**GIVEN RECORDS**.
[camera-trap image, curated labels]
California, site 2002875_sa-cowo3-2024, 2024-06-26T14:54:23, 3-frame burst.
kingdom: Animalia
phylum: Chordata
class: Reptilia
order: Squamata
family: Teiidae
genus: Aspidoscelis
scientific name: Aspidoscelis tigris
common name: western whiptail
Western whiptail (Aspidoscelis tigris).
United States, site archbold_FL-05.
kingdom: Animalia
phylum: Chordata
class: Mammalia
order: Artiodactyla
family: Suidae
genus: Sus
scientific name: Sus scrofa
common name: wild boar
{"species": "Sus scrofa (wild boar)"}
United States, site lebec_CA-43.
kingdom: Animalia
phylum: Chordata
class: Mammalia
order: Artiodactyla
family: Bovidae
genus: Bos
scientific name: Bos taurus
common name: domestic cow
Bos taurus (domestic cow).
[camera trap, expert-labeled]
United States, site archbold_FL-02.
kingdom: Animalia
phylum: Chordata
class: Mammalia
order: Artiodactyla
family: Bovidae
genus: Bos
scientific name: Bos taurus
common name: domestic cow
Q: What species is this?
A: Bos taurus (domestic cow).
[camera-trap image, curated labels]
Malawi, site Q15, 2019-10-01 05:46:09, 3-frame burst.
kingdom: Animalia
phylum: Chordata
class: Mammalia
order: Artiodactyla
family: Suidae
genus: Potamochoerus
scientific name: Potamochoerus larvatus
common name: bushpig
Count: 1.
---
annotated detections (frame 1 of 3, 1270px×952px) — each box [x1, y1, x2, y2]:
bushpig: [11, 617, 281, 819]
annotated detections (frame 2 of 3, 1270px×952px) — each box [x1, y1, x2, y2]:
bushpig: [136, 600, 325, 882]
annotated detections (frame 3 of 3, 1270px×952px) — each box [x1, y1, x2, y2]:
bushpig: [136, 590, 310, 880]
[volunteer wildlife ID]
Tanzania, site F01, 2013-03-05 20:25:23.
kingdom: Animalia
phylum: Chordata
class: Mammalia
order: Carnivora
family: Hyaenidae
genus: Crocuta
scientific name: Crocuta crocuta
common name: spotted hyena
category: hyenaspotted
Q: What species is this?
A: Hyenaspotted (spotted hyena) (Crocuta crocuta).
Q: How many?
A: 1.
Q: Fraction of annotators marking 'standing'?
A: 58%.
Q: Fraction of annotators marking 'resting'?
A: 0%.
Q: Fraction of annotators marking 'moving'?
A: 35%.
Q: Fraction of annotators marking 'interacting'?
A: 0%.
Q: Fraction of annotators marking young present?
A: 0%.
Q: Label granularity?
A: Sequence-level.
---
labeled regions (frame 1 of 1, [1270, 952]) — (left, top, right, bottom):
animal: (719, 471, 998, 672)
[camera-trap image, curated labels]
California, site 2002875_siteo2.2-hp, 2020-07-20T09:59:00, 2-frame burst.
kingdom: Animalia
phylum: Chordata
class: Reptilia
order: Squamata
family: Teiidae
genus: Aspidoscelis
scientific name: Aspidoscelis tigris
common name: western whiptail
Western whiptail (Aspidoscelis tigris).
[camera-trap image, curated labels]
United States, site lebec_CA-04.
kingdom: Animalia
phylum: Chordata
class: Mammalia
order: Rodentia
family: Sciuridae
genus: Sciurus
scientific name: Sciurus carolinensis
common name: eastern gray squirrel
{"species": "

**REQUIREMENT**. Would you print all of the records exactly as they were given?

**ANSWER SPACE**.
[camera-trap image, curated labels]
California, site 2002875_sa-cowo3-2024, 2024-06-26T14:54:23, 3-frame burst.
kingdom: Animalia
phylum: Chordata
class: Reptilia
order: Squamata
family: Teiidae
genus: Aspidoscelis
scientific name: Aspidoscelis tigris
common name: western whiptail
Western whiptail (Aspidoscelis tigris).
United States, site archbold_FL-05.
kingdom: Animalia
phylum: Chordata
class: Mammalia
order: Artiodactyla
family: Suidae
genus: Sus
scientific name: Sus scrofa
common name: wild boar
{"species": "Sus scrofa (wild boar)"}
United States, site lebec_CA-43.
kingdom: Animalia
phylum: Chordata
class: Mammalia
order: Artiodactyla
family: Bovidae
genus: Bos
scientific name: Bos taurus
common name: domestic cow
Bos taurus (domestic cow).
[camera trap, expert-labeled]
United States, site archbold_FL-02.
kingdom: Animalia
phylum: Chordata
class: Mammalia
order: Artiodactyla
family: Bovidae
genus: Bos
scientific name: Bos taurus
common name: domestic cow
Q: What species is this?
A: Bos taurus (domestic cow).
[camera-trap image, curated labels]
Malawi, site Q15, 2019-10-01 05:46:09, 3-frame burst.
kingdom: Animalia
phylum: Chordata
class: Mammalia
order: Artiodactyla
family: Suidae
genus: Potamochoerus
scientific name: Potamochoerus larvatus
common name: bushpig
Count: 1.
---
annotated detections (frame 1 of 3, 1270px×952px) — each box [x1, y1, x2, y2]:
bushpig: [11, 617, 281, 819]
annotated detections (frame 2 of 3, 1270px×952px) — each box [x1, y1, x2, y2]:
bushpig: [136, 600, 325, 882]
annotated detections (frame 3 of 3, 1270px×952px) — each box [x1, y1, x2, y2]:
bushpig: [136, 590, 310, 880]
[volunteer wildlife ID]
Tanzania, site F01, 2013-03-05 20:25:23.
kingdom: Animalia
phylum: Chordata
class: Mammalia
order: Carnivora
family: Hyaenidae
genus: Crocuta
scientific name: Crocuta crocuta
common name: spotted hyena
category: hyenaspotted
Q: What species is this?
A: Hyenaspotted (spotted hyena) (Crocuta crocuta).
Q: How many?
A: 1.
Q: Fraction of annotators marking 'standing'?
A: 58%.
Q: Fraction of annotators marking 'resting'?
A: 0%.
Q: Fraction of annotators marking 'moving'?
A: 35%.
Q: Fraction of annotators marking 'interacting'?
A: 0%.
Q: Fraction of annotators marking young present?
A: 0%.
Q: Label granularity?
A: Sequence-level.
---
labeled regions (frame 1 of 1, [1270, 952]) — (left, top, right, bottom):
animal: (719, 471, 998, 672)
[camera-trap image, curated labels]
California, site 2002875_siteo2.2-hp, 2020-07-20T09:59:00, 2-frame burst.
kingdom: Animalia
phylum: Chordata
class: Reptilia
order: Squamata
family: Teiidae
genus: Aspidoscelis
scientific name: Aspidoscelis tigris
common name: western whiptail
Western whiptail (Aspidoscelis tigris).
[camera-trap image, curated labels]
United States, site lebec_CA-04.
kingdom: Animalia
phylum: Chordata
class: Mammalia
order: Rodentia
family: Sciuridae
genus: Sciurus
scientific name: Sciurus carolinensis
common name: eastern gray squirrel
{"species": "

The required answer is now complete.